You have 3000 GBP and you enter a fairly large and well supplied hi-fi store. What do you go to listen to first? Speakers, amps, sources, cables or stands?

Hypothetical answer:

Go to a decent dealer and get him to play you systems that he knows works well at and around your budget.

If you hear a system you really like buy it, get the dealer to install and do not allow him to leave until you are happy.

Haha, my local dealer made me listen to B&W CM1s. He said Kefs were boomy.

I said 'decent', not 'local'............ :read:

My local dealer is a Richersounds, if i want to 'hang out', 'shoot the breeze' or whatever I go to my nearest DV247.

Well it was not Richers, it is meant to be a decent one, to be honest I think 7oaks were much better. The problem is many people don't have much choice. Its a nightmare trying to hear some brands with other brands. Try finding a dealer that has Creek amps and Kef speakers for instance.

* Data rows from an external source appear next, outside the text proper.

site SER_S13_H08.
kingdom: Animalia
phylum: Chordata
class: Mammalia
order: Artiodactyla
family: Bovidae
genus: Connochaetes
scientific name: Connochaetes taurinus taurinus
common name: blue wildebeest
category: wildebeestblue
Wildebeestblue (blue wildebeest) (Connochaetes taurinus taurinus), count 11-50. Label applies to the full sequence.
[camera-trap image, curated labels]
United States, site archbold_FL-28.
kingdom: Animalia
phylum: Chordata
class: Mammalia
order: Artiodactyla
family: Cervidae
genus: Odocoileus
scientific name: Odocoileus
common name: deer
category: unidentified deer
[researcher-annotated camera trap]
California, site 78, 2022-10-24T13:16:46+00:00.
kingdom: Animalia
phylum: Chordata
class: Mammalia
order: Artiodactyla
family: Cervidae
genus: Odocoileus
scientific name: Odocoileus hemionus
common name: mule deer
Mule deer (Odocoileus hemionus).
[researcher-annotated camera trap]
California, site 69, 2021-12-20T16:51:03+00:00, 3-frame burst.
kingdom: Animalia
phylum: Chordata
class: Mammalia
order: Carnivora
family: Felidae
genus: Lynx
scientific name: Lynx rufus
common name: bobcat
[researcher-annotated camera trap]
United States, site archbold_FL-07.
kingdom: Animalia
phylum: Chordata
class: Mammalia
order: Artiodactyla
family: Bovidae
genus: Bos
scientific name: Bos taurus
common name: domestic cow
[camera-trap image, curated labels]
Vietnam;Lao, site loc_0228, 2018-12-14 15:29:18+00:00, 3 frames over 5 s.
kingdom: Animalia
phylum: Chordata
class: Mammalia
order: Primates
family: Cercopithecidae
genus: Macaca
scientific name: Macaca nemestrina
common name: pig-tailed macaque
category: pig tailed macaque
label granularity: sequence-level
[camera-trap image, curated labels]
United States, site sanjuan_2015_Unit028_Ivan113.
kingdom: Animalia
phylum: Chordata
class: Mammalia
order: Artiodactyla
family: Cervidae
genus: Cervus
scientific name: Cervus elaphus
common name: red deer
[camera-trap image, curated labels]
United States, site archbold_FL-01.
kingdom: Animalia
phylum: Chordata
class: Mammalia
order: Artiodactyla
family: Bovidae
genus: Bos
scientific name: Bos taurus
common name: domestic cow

Dealers and their product ranges can be a big problem.

Small independent (relatively) manufactures like small dealers who sell modest amounts of product on a regular basis, big manufacturers want coverage of their range and a more substantial turn over.

This makes the chance of comparing, say, a Creek with a Marantz very difficult, the manufacturers are simply looking for very different things from their retailers.

This is one reason I do not like the 'shortlist' approach to buying a system, ok if you stick to the mainstream, otherwise impossible.

I still think the best apprach is to give a compedent dealer a price, the features you need and some idea of your musical tastes. Get him to play you systems he thinks you will like, tell him what you like or don't like and close in on a setp that works for you.

Oh, and don't mention brands, that will skew the dealers views towards what he thinks you think is good, what you really want to hear is what he thinks is good.

BTW. Having visited a few dealers a year or two back, I do understand that this is not easy.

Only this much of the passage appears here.